EXERCISE PASSAGE ▸
○ ○ ○ ○ ○ ○ ○

= Earl of Angus =

Scottish peerage

The flag of the present County of Angus, showing the arms of the early mormaers, the Ogilvys, the Umfravilles, the Stewarts of Bonkyll, and the Douglases

The Mormaer or Earl of Angus was the ruler of the medieval Scottish province of Angus. The title, in the Peerage of Scotland, is held by the Duke of Hamilton, and is used as a courtesy title for the eldest son of the Duke's eldest son.

==History==

Arms of Ogilvy, Sheriffs of Angus (1163), Earls of Airlie (from 1593)

Arms of de Umfreville, Earls of Angus (from 1246)

Arms of Stewart, Earls of Angus (from 1329)

○ ○ ○ ○ ○ ○ ○

QUESTIONS ▸
a – Copy everything in the Earl of Angus article from "The flag of" down to "Duke's eldest son.".
b – Answer these questions from the Earl of Angus article, giving each answer on its own line with the matching mark.
(i) Who holds the title in the Peerage of Scotland?
(ii) From what year are the de Umfreville arms listed as those of the Earls of Angus?
(iii) Which family's arms are labeled as those of the Earls of Airlie from 1593?

DATA BELOW ▸
○ ○ ○ ○ ○ ○ ○

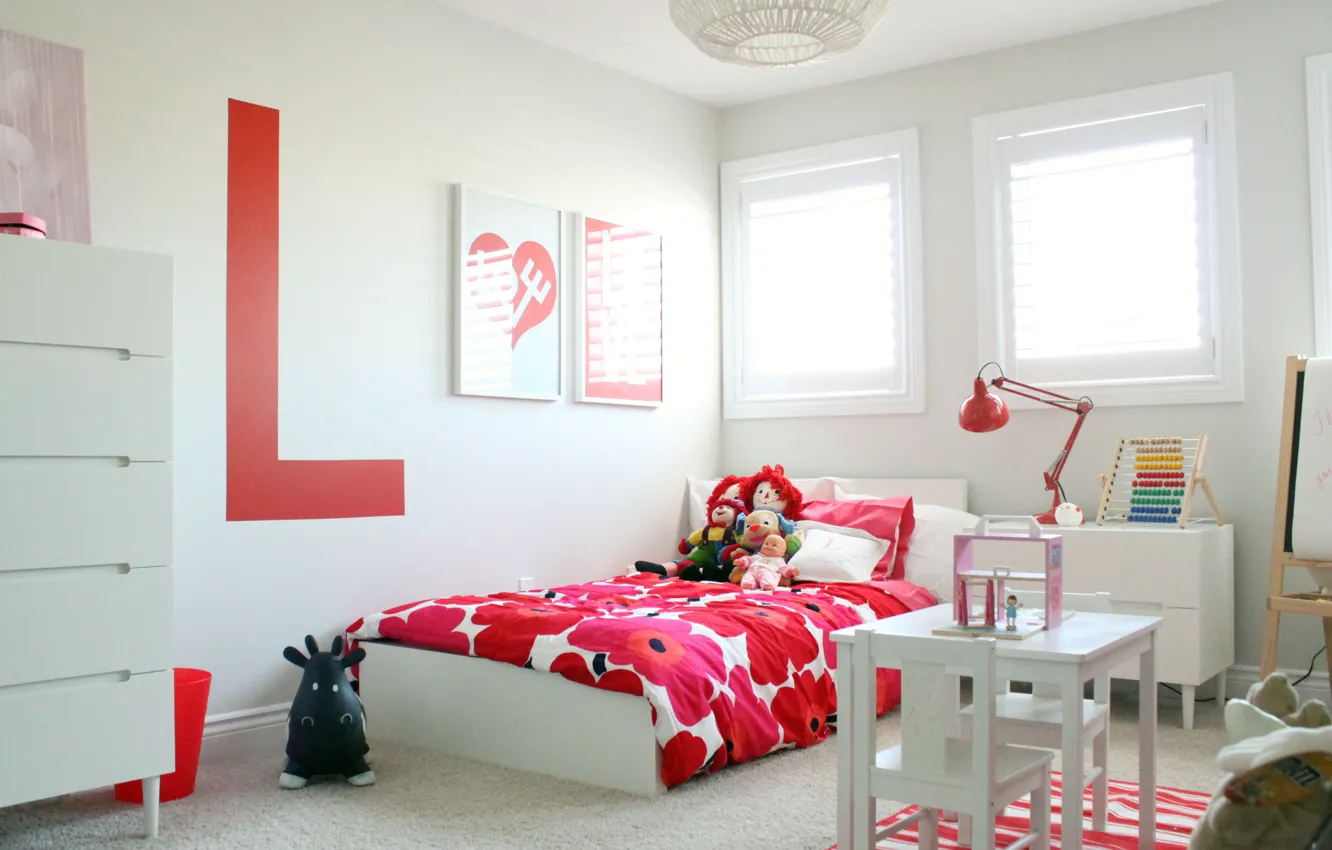 Photo wallpaper design, toys, bed, interior, children's room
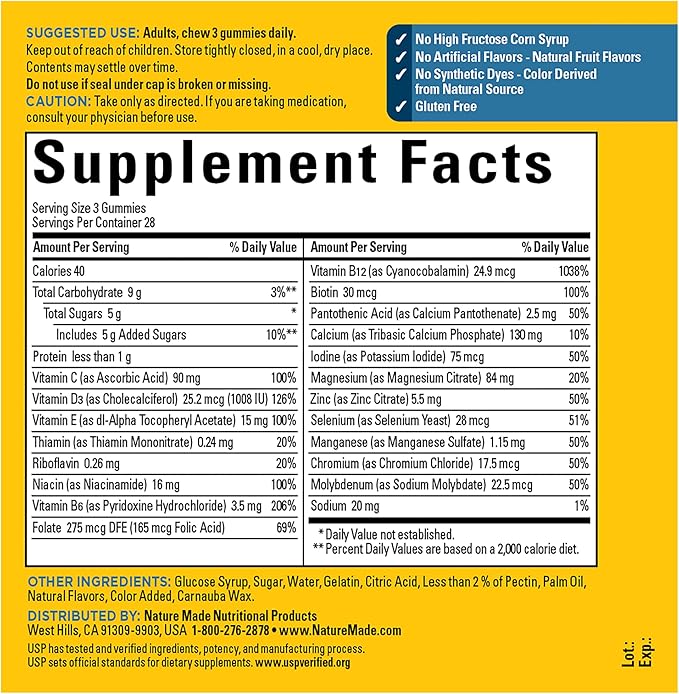 Nature Made Advanced Multivitamin Gummies 50 + for Him with Magnesium Citrate, Vitamin D3, Zinc and All 8 B Vitamins, Multivitamin for Men, 84 Gummies, 28 Day Supply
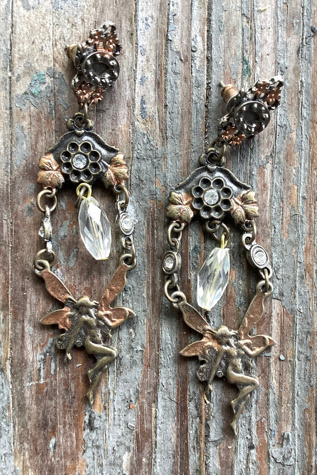 Vintage 1970s Goddess Butterfly Earrings Selected by Cherry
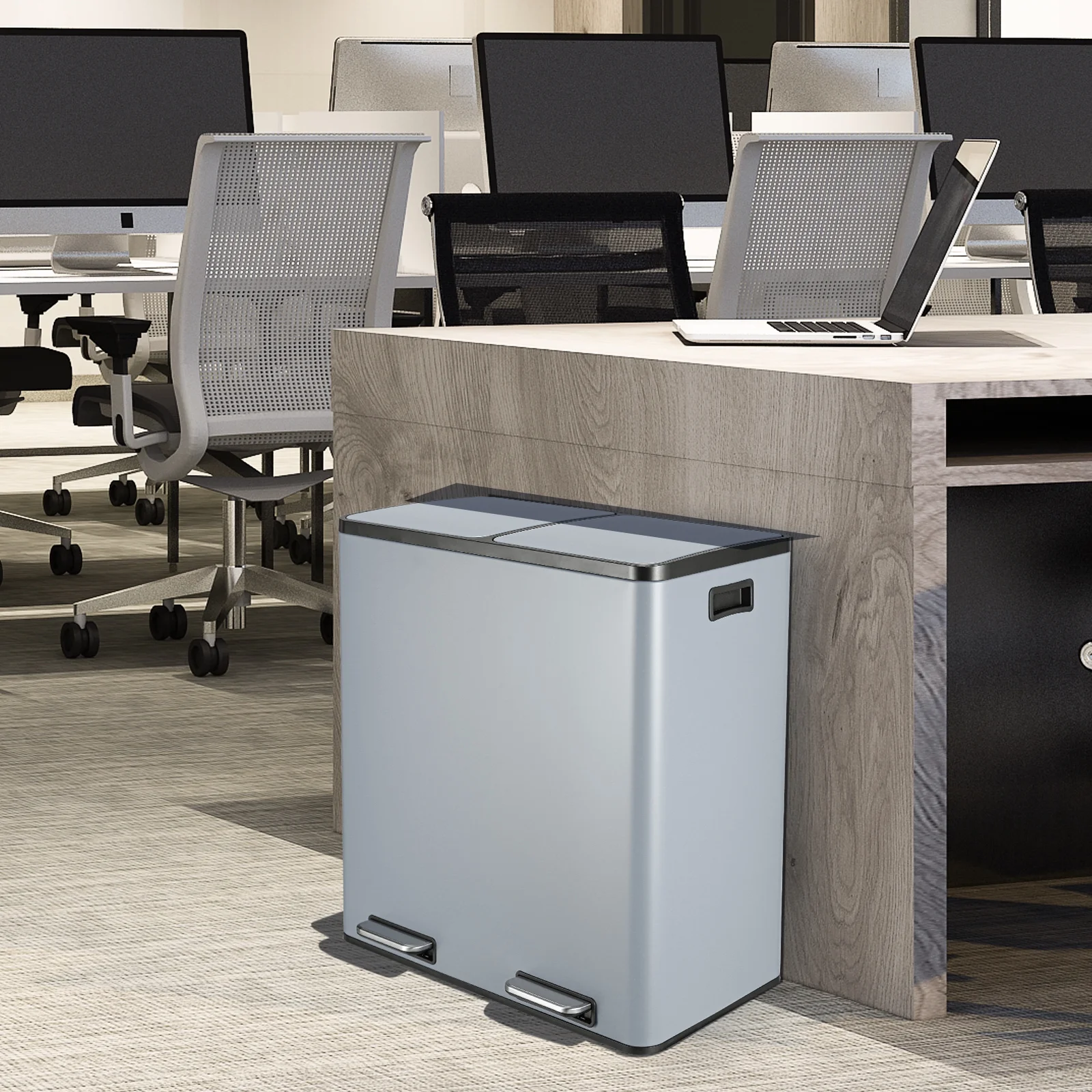 LAZY BUDDY Dual Garbage Can, Stainless Steel 16 Gallon Step Kitchen Trash Can with Soft-Close Lid, Double Compartment Garbage Recycling Bin - Image 49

○ ○ ○ ○ ○ ○ ○

ANSWERS FOR EACH ITEM ▸
a –
The flag of the present County of Angus, showing the arms of the early mormaers, the Ogilvys, the Umfravilles, the Stewarts of Bonkyll, and the Douglases

The Mormaer or Earl of Angus was the ruler of the medieval Scottish province of Angus. The title, in the Peerage of Scotland, is held by the Duke of Hamilton, and is used as a courtesy title for the eldest son of the Duke's eldest son.

b –
(i) The Duke of Hamilton
(ii) 1246
(iii) Ogilvy